## Что требуется
Перепишите дословно фрагмент текста о семейном конфликте, начиная со слов «Родители, обиженные моим» вплоть до слов «моём доме. Никогда.» включительно.

## Предложенный текст
****************

Предсвадебная лихорадка заглушила тревожные звоночки. Я списывал всё на гормоны, на стресс. Я верил, что стоит произнести клятвы перед ЗАГСом, заветные двери в нормальную жизнь распахнутся. Распахнулись они, надо сказать, с таким скрипом, что казалось, петли вот-вот отвалятся.
Эпизод первый, показательный: день рождения тёщи. Я, человек, чей организм воспринимает алкоголь как яд, сидел за столом, излучая доброжелательность и даря подарки. После обязательной программы, чувствуя себя пятым колесом в телеге всеобщего веселья, я удалился в комнату, дабы предаться размышлениям о вечном. Не прошло и получаса, как в комнату влетела моя супруга. Её глаза сверкали благородной обидой. «Ты меня стыдишься! Ты не уделяешь мне внимания!» — заявила она голосом, который мог бы озвучивать немые трагедии. Прежде чем я успел открыть рот, она умчалась обратно и устроила в зале живую картину «Покинутая Ариадна», рыдая в голос перед тремя тётками и соседом-алкоголиком дядей Васей. Взгляды гостей, полные сочувствия к ней и упрёка ко мне, были красноречивее любых слов.
Вечером, когда страсти поутихли, зашёл приятель, чтобы обсудить дело. Мы мирно беседовали на кухне за чаем. Вдруг дверь распахивается, и на пороге возникает моя благоверная, подобно античной фурии. Начинается монолог, полный пафоса и обвинений в мой адрес, причём при живом свидетеле. Ушла, хлопнув дверью. Приятель, широко раскрыв глаза, спросил: «Это что за новый жанр?» Оказалось, она всё это время стояла за дверью, прильнув ухом к щели. Уловив упоминание её имени в нейтральном контексте, она ворвалась вновь и с изяществом истинной леди плеснула моему другу в лицо остатками праздничного вина. Друг ушёл, благоухая каберне, а я остался наедине с разбушевавшейся стихией, к которой вскоре присоединились её родители, уже отыгравшие свою партию в утреннем спектакле. Финальный аккорд — мои вещи, бережно упакованные тестем, на крыльце. Я съехал. Началась эпопея съёмного жилья.
Наступили месяцы относительного затишья. Мы с женой, теперь уже обитавшей в моей квартире, пытались выстроить хрупкий мир. Она извинилась. Я, великодушный, простил. Казалось, шторм миновал. Но нет, это был лишь демонстрационный пакет.
Родители, обиженные моим бегством, разыграли карту «зимней резины». Мои колёса, оставленные в их гараже, стали заложниками холодной войны. Переговоры срывались. В один из дней визита тёща, встретив меня на пороге, не нашла ничего лучше, чем метнуть в мою сторону совок с мусором. Аргумент был железобетонный: «Ты жене не помогаешь!» Логика, опять же, отдыхала. Я, научившийся к тому времени говорить «нет», провёл чёткую демаркационную линию: их ноги не будет в моём доме. Никогда.

****************

## Исходный материал
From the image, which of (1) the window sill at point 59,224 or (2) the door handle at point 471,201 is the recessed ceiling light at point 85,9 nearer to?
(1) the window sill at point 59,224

****************

## Решение упражнения
Родители, обиженные моим бегством, разыграли карту «зимней резины». Мои колёса, оставленные в их гараже, стали заложниками холодной войны. Переговоры срывались. В один из дней визита тёща, встретив меня на пороге, не нашла ничего лучше, чем метнуть в мою сторону совок с мусором. Аргумент был железобетонный: «Ты жене не помогаешь!» Логика, опять же, отдыхала. Я, научившийся к тому времени говорить «нет», провёл чёткую демаркационную линию: их ноги не будет в моём доме. Никогда.